[REQUIRED TASKS]
1. Answer these questions using the forum thread about male dwarf hamsters:
(a) For how long were the two hamsters fine after being placed in the new cage?
(b) What did lau02 recommend doing?
(c) Which kinds of hamsters has Jazzy kept in groups?
2. Write what follows the last post in the forum thread about male dwarf hamsters.

[DOCUMENT SECTION]
····················

# male dwarfs ??



## ....zoe.... (Jul 8, 2009)

i have just placed one of my male dwarf hamsters back in with the other male that he was originally paired with, 

i placed them in a brand new netural cage that neither had ever been in before. placed lots of food in to keep them occupied and they were fine for 3 hours but now one of them is leaping at the other one every time it goes near him 

what can i do to try and reduce this, if i carries on i may take them apart and leave them seperate but i really dont want to do this. 

they havent caused any injuries to eachother "yet" but im worrid one of them is going to end up hurt. 

please help 
thanks 
zoe


----------



## lau02 (May 24, 2009)

i would keep them seperate if i was you.


----------



## Jazzy (Apr 15, 2009)

Yes I agree I would definitely seperate them before there are serious injuries or a death. They can live just as happily alone. I have had chinese hamsters and robo's in groups and I've always ended up seperating them.

····················

(Dataset entries)
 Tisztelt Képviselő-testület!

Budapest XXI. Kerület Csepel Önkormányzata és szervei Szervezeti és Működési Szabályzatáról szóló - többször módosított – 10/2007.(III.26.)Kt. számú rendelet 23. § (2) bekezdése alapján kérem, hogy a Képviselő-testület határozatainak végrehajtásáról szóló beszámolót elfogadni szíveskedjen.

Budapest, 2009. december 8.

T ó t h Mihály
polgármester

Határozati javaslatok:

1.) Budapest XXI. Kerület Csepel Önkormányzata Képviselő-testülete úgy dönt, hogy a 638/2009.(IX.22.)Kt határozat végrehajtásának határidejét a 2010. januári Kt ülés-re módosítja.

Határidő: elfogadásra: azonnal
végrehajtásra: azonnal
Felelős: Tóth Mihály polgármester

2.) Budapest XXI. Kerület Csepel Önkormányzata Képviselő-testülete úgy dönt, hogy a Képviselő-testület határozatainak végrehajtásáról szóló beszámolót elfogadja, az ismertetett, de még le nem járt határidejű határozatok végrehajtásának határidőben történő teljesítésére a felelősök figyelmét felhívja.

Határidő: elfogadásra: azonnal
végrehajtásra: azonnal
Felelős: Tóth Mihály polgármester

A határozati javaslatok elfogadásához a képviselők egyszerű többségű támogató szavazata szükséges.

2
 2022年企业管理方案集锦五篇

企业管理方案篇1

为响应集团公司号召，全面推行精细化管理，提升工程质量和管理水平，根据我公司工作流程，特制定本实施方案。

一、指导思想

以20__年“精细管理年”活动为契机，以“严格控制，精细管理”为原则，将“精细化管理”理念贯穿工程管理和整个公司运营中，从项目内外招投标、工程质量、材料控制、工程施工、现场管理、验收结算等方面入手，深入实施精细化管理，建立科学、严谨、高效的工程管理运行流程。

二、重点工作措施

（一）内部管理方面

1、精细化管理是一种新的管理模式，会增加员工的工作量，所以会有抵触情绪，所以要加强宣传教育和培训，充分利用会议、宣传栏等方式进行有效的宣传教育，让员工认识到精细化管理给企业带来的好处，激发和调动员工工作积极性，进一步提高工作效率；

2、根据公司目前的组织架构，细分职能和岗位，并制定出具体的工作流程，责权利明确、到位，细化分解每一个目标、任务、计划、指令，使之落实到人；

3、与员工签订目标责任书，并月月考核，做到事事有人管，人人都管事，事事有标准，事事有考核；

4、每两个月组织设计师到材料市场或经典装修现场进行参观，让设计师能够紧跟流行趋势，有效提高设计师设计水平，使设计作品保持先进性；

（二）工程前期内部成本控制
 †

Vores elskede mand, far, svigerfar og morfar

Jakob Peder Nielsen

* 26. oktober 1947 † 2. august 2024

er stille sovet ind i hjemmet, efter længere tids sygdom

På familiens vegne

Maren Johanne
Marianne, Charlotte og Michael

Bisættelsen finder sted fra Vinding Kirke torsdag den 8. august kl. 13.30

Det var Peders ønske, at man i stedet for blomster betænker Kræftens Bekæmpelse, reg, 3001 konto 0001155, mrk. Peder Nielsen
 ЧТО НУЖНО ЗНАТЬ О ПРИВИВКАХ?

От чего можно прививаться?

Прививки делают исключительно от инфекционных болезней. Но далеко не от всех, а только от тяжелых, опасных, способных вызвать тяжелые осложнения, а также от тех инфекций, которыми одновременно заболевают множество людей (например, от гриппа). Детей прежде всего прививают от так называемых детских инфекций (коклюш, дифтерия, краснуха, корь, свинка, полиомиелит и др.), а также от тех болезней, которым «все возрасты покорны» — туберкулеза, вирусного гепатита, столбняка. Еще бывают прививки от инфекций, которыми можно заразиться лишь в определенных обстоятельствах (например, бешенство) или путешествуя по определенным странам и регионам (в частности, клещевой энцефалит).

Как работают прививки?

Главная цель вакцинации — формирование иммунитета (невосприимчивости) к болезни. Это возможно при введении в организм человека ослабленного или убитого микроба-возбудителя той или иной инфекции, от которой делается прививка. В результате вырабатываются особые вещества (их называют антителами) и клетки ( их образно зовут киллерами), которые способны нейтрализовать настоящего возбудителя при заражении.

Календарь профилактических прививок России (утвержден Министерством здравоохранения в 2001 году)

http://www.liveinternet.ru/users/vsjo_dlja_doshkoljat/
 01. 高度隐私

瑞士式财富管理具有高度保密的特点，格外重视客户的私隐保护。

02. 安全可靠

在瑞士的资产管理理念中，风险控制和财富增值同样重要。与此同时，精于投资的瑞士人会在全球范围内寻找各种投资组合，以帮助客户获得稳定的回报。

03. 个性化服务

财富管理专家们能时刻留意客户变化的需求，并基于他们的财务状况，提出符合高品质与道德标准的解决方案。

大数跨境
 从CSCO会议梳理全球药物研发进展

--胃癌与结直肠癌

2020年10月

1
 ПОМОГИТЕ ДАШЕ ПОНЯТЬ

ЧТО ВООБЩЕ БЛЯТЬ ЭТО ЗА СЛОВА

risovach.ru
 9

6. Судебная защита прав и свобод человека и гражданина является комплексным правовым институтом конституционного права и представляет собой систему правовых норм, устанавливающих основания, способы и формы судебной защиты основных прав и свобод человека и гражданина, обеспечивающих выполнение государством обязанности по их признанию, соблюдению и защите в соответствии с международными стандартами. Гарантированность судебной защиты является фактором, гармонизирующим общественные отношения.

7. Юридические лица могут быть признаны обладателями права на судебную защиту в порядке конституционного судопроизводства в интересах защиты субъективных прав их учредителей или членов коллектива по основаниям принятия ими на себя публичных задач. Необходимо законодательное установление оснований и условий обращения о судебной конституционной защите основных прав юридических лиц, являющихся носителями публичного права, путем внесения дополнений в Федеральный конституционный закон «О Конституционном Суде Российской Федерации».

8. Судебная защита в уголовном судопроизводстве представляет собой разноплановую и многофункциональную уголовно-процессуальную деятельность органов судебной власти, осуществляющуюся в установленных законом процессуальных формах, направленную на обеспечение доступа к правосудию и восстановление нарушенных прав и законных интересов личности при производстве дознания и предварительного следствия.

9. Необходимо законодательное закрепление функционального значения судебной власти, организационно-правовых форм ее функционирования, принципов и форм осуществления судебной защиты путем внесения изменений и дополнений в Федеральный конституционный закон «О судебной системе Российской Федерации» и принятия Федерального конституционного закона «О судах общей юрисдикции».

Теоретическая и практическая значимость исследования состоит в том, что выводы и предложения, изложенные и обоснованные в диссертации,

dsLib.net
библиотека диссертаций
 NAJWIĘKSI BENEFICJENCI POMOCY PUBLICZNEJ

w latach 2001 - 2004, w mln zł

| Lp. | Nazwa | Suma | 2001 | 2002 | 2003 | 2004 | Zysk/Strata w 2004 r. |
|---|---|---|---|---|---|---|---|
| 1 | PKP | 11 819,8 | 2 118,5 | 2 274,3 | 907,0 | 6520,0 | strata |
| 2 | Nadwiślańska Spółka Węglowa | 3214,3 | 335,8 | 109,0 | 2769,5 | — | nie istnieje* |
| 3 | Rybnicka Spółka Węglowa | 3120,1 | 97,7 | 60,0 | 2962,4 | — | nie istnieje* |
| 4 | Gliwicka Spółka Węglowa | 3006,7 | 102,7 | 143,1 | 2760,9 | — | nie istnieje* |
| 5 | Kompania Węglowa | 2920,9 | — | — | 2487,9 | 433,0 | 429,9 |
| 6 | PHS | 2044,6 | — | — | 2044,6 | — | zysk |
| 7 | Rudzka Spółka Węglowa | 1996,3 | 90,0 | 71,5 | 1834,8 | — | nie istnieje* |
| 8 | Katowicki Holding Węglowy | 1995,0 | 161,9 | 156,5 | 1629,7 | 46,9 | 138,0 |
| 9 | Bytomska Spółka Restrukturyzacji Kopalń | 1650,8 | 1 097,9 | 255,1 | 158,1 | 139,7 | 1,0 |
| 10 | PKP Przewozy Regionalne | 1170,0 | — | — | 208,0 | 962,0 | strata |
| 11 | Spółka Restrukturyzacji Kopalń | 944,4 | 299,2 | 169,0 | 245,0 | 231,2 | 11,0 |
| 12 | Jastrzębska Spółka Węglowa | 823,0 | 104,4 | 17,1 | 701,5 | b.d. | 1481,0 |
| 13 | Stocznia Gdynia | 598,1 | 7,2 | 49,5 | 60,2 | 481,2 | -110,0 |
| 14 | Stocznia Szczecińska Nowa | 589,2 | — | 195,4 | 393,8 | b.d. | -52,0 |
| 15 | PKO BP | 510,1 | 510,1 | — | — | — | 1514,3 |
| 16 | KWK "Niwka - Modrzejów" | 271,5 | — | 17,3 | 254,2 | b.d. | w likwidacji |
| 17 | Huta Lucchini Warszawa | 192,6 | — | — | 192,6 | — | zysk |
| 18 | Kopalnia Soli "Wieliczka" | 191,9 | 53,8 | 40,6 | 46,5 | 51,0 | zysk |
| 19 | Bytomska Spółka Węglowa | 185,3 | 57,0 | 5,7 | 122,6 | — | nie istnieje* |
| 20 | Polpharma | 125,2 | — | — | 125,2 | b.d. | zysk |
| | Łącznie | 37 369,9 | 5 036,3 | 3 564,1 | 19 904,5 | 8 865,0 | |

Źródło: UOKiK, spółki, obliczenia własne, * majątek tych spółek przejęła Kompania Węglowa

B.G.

····················

[EXPECTED OUTPUTS]
1.
(a) For 3 hours.
(b) Keeping them separate.
(c) Chinese hamsters and robo's.

2.
----------



## ....zoe.... (Jul 8, 2009)

after i posted the thread last night they were fine and cleaning each other for about an hour ! 

but then something happened and they started to fight again so in the end i did seperate them, i did notice that it was only one of them that was causing the problem though (my cream one, which is bigger than the grey one) 
i felt really sorry for the grey one as he really seemed to be trying to please the cream one by grooming him 

bless hi oh well he wil be happier on his own rather than getting beaten up i guess 

thanks 
zoe x


----------



## Jazzy (Apr 15, 2009)

Or eaten..  

My sisters chinese hamster killed the other one and when she came down one morning she found him eating his friend.


----------



## thedogsmother (Aug 28, 2008)

I had two chinese hamsters as [email protected] advised me to get two. I never knew they can fight and obviously neither did they as they spent their 2 1/2 years together without as much as a cross squeak, then when one died the other also went within a week, I am sure it was pining for the other.

I do have my fingers firmly crossed for Spike, Cordelia and Willow being able to stay together, apparently Campbells are the dwarf species most likely to be able to stay together, but they also get scatter feeds, a food bowl each, a wheel each and a bed each (please, please, please don't fight girlies)


----------



## ....zoe.... (Jul 8, 2009)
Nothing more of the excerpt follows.